- TASK DESCRIPTION:
Once you find the line that contains "class: Mammalia" in the entries below, give it again along with every following line, unchanged, through the final one.

- SUPPLIED MATERIAL:

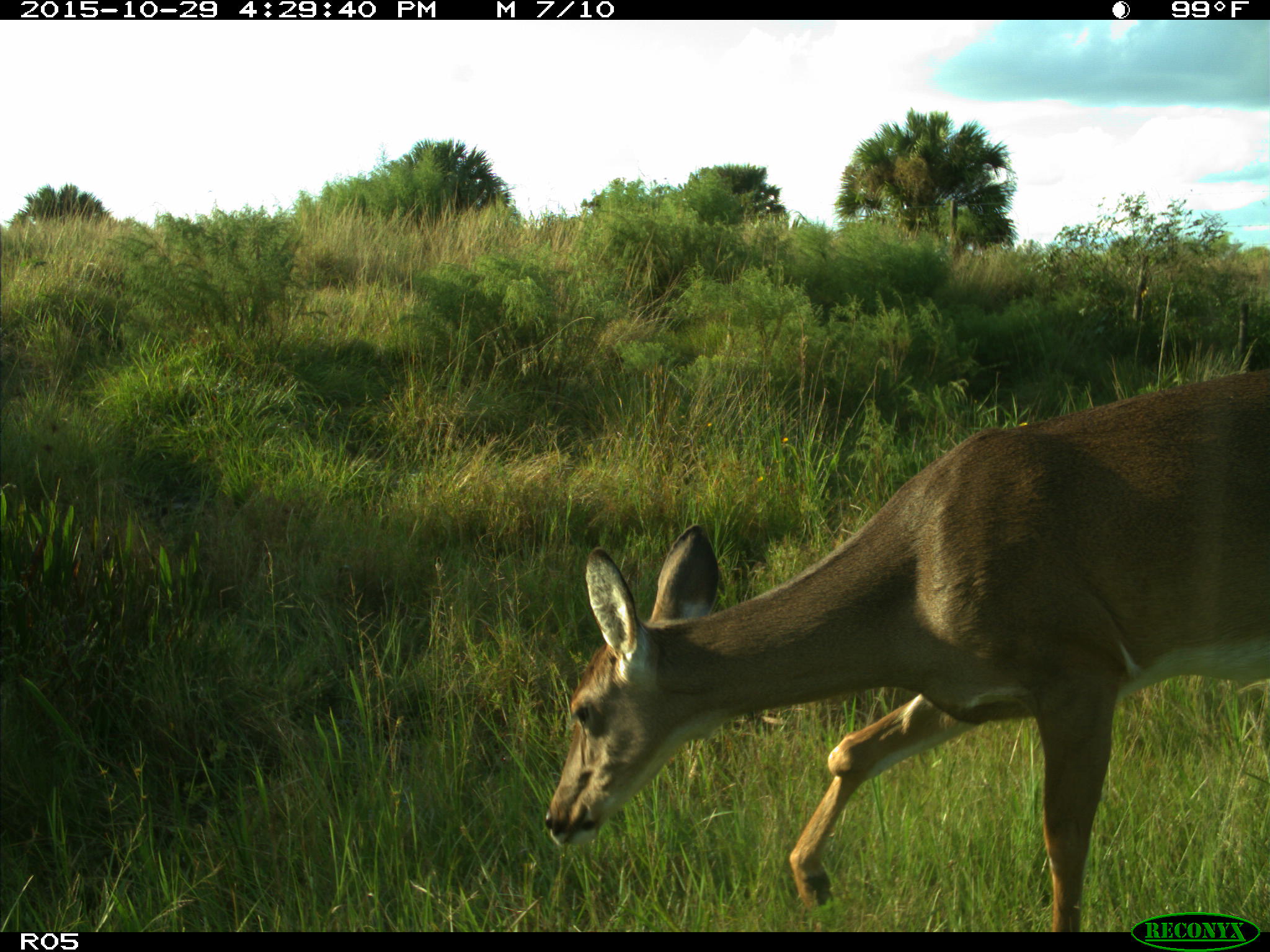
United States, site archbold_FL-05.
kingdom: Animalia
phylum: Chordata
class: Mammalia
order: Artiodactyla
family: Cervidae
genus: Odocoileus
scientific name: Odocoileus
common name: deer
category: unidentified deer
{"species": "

- RESULT FOR THIS TASK:
class: Mammalia
order: Artiodactyla
family: Cervidae
genus: Odocoileus
scientific name: Odocoileus
common name: deer
category: unidentified deer
{"species": "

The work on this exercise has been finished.